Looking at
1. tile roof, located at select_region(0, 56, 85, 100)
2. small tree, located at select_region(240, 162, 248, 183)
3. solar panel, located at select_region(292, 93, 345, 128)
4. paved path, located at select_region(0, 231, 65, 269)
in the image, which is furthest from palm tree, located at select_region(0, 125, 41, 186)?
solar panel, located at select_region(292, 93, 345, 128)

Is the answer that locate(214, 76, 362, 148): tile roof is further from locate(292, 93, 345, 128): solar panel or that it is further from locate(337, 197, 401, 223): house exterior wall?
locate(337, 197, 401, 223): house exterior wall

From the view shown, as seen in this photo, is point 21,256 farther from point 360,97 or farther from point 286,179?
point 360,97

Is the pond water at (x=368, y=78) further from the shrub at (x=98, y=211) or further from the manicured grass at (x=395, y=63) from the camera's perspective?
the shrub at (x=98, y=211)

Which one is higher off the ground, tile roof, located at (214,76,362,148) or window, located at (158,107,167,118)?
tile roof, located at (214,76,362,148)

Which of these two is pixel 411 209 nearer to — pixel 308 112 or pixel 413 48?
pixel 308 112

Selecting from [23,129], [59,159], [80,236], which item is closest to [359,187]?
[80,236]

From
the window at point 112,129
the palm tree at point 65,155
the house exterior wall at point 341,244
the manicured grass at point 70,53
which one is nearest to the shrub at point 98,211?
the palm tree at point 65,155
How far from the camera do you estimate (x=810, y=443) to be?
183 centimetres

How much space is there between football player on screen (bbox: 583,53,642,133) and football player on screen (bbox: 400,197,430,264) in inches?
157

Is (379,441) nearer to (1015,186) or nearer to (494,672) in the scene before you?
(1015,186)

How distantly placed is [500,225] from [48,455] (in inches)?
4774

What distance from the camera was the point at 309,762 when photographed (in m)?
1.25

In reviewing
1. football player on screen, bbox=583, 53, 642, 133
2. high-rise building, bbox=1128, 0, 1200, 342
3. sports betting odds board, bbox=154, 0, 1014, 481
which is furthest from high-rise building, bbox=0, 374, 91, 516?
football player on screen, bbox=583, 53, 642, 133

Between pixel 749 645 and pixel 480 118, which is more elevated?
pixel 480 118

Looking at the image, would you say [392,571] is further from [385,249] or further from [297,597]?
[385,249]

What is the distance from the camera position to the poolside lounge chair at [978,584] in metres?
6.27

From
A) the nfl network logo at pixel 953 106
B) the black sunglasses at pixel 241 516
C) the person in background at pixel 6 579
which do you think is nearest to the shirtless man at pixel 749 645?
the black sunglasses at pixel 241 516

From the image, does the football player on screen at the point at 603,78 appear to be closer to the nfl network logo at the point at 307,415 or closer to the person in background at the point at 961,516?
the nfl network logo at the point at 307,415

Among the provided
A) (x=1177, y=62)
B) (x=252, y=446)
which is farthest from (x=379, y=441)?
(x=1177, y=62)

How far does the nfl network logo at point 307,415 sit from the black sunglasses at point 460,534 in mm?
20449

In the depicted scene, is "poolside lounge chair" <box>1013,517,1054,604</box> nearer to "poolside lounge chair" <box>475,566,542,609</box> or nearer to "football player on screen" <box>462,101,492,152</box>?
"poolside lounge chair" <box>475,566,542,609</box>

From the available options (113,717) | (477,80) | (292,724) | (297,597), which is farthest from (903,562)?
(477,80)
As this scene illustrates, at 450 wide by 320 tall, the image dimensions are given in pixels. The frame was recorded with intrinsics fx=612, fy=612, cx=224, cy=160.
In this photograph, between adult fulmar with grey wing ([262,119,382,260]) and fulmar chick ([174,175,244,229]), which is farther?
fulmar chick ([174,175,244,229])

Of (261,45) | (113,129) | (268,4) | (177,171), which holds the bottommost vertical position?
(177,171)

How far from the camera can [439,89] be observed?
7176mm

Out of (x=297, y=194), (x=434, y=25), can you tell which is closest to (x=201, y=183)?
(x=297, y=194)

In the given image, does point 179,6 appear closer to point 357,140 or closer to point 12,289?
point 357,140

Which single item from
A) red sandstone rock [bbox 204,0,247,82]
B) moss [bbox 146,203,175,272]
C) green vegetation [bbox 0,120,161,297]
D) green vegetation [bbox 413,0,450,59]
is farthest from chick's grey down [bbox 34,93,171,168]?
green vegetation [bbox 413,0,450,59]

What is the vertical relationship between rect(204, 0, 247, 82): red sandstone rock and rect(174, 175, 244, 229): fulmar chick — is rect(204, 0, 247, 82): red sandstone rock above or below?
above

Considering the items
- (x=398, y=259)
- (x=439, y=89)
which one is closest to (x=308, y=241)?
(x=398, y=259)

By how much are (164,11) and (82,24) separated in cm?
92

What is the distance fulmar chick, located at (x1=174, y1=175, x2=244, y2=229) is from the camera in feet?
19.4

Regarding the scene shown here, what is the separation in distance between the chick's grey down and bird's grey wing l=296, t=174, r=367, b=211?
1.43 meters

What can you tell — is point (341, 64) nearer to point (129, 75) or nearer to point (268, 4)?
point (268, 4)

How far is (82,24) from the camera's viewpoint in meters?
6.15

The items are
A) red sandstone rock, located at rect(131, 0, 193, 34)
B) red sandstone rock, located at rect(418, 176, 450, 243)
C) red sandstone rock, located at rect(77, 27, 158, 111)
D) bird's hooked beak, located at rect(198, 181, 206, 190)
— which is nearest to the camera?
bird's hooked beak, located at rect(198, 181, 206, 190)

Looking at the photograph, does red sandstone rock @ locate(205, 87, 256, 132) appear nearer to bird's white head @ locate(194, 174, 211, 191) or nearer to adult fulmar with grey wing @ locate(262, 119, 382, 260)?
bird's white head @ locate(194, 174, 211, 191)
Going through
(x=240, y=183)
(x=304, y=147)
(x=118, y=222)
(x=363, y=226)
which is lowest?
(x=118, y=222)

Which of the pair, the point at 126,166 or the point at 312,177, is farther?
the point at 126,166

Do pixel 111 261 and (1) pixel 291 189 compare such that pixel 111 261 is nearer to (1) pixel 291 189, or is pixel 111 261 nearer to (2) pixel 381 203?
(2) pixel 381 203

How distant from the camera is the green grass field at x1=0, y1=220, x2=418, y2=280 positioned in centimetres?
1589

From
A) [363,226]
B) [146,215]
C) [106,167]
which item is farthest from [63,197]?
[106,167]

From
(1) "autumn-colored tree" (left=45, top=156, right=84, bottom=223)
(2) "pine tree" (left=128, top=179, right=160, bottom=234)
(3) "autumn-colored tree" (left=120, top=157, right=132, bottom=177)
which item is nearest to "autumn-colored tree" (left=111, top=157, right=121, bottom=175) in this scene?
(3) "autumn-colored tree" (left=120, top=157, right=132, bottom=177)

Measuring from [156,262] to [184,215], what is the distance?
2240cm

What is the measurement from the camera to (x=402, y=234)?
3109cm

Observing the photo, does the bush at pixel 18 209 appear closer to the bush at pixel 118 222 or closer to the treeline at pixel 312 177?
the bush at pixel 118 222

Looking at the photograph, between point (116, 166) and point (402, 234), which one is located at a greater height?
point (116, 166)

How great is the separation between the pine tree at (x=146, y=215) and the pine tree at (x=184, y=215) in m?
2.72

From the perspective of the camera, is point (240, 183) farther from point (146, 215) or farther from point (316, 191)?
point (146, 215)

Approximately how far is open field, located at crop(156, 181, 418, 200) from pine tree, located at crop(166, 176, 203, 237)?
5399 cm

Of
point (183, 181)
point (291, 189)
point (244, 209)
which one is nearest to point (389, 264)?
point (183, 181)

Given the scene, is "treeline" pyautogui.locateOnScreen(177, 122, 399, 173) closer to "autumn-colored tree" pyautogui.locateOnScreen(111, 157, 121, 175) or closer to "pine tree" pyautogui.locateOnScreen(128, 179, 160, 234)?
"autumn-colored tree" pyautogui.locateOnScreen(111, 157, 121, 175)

_____

What you have to do -
Return all of the entries exactly as written.

Answer to the exercise -
Looking at
1. tile roof, located at select_region(0, 56, 85, 100)
2. small tree, located at select_region(240, 162, 248, 183)
3. solar panel, located at select_region(292, 93, 345, 128)
4. paved path, located at select_region(0, 231, 65, 269)
in the image, which is furthest from palm tree, located at select_region(0, 125, 41, 186)?
solar panel, located at select_region(292, 93, 345, 128)

Is the answer that locate(214, 76, 362, 148): tile roof is further from locate(292, 93, 345, 128): solar panel or that it is further from locate(337, 197, 401, 223): house exterior wall?
locate(337, 197, 401, 223): house exterior wall

From the view shown, as seen in this photo, is point 21,256 farther from point 360,97 or farther from point 286,179?
point 360,97

Is the pond water at (x=368, y=78) further from the shrub at (x=98, y=211) or further from the manicured grass at (x=395, y=63) from the camera's perspective?
the shrub at (x=98, y=211)

Which one is higher off the ground, tile roof, located at (214,76,362,148) or window, located at (158,107,167,118)?
tile roof, located at (214,76,362,148)

Which of these two is pixel 411 209 nearer to — pixel 308 112 or pixel 413 48?
pixel 308 112

Selecting from [23,129], [59,159], [80,236], which item is closest to [359,187]?
[80,236]

From
the window at point 112,129
the palm tree at point 65,155
the house exterior wall at point 341,244
the manicured grass at point 70,53
which one is nearest to the shrub at point 98,211?
the palm tree at point 65,155
How far from the camera do you estimate (x=810, y=443) to be?
183 centimetres

How much space is there between football player on screen (bbox: 583,53,642,133) and football player on screen (bbox: 400,197,430,264) in inches?
157

Is (379,441) nearer to (1015,186) or nearer to (494,672) in the scene before you?
(1015,186)

How distantly placed is [500,225] from [48,455] (in inches)?
4774

What distance from the camera was the point at 309,762 when photographed (in m)?
1.25

In reviewing
1. football player on screen, bbox=583, 53, 642, 133
2. high-rise building, bbox=1128, 0, 1200, 342
3. sports betting odds board, bbox=154, 0, 1014, 481
which is furthest from high-rise building, bbox=0, 374, 91, 516?
football player on screen, bbox=583, 53, 642, 133

Between pixel 749 645 and pixel 480 118, which is more elevated?
pixel 480 118

Looking at the image, would you say [392,571] is further from [385,249] or further from [297,597]?
[385,249]

What is the distance from the camera position to the poolside lounge chair at [978,584] in metres?
6.27

From
A) the nfl network logo at pixel 953 106
B) the black sunglasses at pixel 241 516
C) the person in background at pixel 6 579
which do you think is nearest to the shirtless man at pixel 749 645?
the black sunglasses at pixel 241 516

From the image, does the football player on screen at the point at 603,78 appear to be closer to the nfl network logo at the point at 307,415 or closer to the person in background at the point at 961,516?
the nfl network logo at the point at 307,415

Among the provided
A) (x=1177, y=62)
B) (x=252, y=446)
which is farthest from (x=379, y=441)?
(x=1177, y=62)

How far does the nfl network logo at point 307,415 sit from the black sunglasses at point 460,534 in mm?
20449

In the depicted scene, is "poolside lounge chair" <box>1013,517,1054,604</box> nearer to "poolside lounge chair" <box>475,566,542,609</box> or nearer to "football player on screen" <box>462,101,492,152</box>?
"poolside lounge chair" <box>475,566,542,609</box>

From the available options (113,717) | (477,80) | (292,724) | (297,597), which is farthest from (903,562)?
(477,80)
As this scene illustrates, at 450 wide by 320 tall, the image dimensions are given in pixels. The frame was recorded with intrinsics fx=612, fy=612, cx=224, cy=160.
In this photograph, between adult fulmar with grey wing ([262,119,382,260]) and fulmar chick ([174,175,244,229]), which is farther?
fulmar chick ([174,175,244,229])

Of (261,45) | (113,129) | (268,4) | (177,171), which holds the bottommost vertical position?
(177,171)

How far from the camera can [439,89] be observed?
7176mm

Out of (x=297, y=194), (x=434, y=25), can you tell which is closest to (x=201, y=183)?
(x=297, y=194)

In the given image, does point 179,6 appear closer to point 357,140 or closer to point 12,289?
point 357,140

Which single item from
A) red sandstone rock [bbox 204,0,247,82]
B) moss [bbox 146,203,175,272]
C) green vegetation [bbox 0,120,161,297]
D) green vegetation [bbox 413,0,450,59]
is farthest from chick's grey down [bbox 34,93,171,168]?
green vegetation [bbox 413,0,450,59]

What is the vertical relationship between rect(204, 0, 247, 82): red sandstone rock and rect(174, 175, 244, 229): fulmar chick — is rect(204, 0, 247, 82): red sandstone rock above or below?
above

Considering the items
- (x=398, y=259)
- (x=439, y=89)
which one is closest to (x=308, y=241)?
(x=398, y=259)

By how much are (164,11) and (82,24) separated in cm?
92

What is the distance fulmar chick, located at (x1=174, y1=175, x2=244, y2=229) is from the camera in feet?
19.4

Regarding the scene shown here, what is the separation in distance between the chick's grey down and bird's grey wing l=296, t=174, r=367, b=211?
1.43 meters

What can you tell — is point (341, 64) nearer to point (129, 75) or nearer to point (268, 4)?
point (268, 4)

How far is (82,24) from the camera's viewpoint in meters?
6.15

The items are
A) red sandstone rock, located at rect(131, 0, 193, 34)
B) red sandstone rock, located at rect(418, 176, 450, 243)
C) red sandstone rock, located at rect(77, 27, 158, 111)
D) bird's hooked beak, located at rect(198, 181, 206, 190)
— which is nearest to the camera?
bird's hooked beak, located at rect(198, 181, 206, 190)

Looking at the photograph, does red sandstone rock @ locate(205, 87, 256, 132) appear nearer to bird's white head @ locate(194, 174, 211, 191) or nearer to adult fulmar with grey wing @ locate(262, 119, 382, 260)?
bird's white head @ locate(194, 174, 211, 191)
Going through
(x=240, y=183)
(x=304, y=147)
(x=118, y=222)
(x=363, y=226)
which is lowest?
(x=118, y=222)

Which of the pair, the point at 126,166 or the point at 312,177, is farther?
the point at 126,166

Do pixel 111 261 and (1) pixel 291 189 compare such that pixel 111 261 is nearer to (1) pixel 291 189, or is pixel 111 261 nearer to (2) pixel 381 203?
(2) pixel 381 203

How distant from the camera is the green grass field at x1=0, y1=220, x2=418, y2=280 positioned in centimetres?
1589

From
A) [363,226]
B) [146,215]
C) [106,167]
which item is farthest from [63,197]?
[106,167]

From
(1) "autumn-colored tree" (left=45, top=156, right=84, bottom=223)
(2) "pine tree" (left=128, top=179, right=160, bottom=234)
(3) "autumn-colored tree" (left=120, top=157, right=132, bottom=177)
which item is nearest to "autumn-colored tree" (left=111, top=157, right=121, bottom=175) in this scene?
(3) "autumn-colored tree" (left=120, top=157, right=132, bottom=177)

Measuring from [156,262] to [184,215], what is the distance?
2240cm

What is the measurement from the camera to (x=402, y=234)?
3109cm

Observing the photo, does the bush at pixel 18 209 appear closer to the bush at pixel 118 222 or closer to the treeline at pixel 312 177?
the bush at pixel 118 222

Looking at the photograph, between point (116, 166) and point (402, 234), which one is located at a greater height?
point (116, 166)

How great is the separation between the pine tree at (x=146, y=215) and the pine tree at (x=184, y=215) in m?
2.72

From the perspective of the camera, is point (240, 183) farther from point (146, 215) or farther from point (316, 191)?
point (146, 215)

Approximately how far is open field, located at crop(156, 181, 418, 200) from pine tree, located at crop(166, 176, 203, 237)?
5399 cm

Of
point (183, 181)
point (291, 189)
point (244, 209)
which one is nearest to point (389, 264)?
point (183, 181)

Given the scene, is "treeline" pyautogui.locateOnScreen(177, 122, 399, 173) closer to "autumn-colored tree" pyautogui.locateOnScreen(111, 157, 121, 175) or closer to "pine tree" pyautogui.locateOnScreen(128, 179, 160, 234)?
"autumn-colored tree" pyautogui.locateOnScreen(111, 157, 121, 175)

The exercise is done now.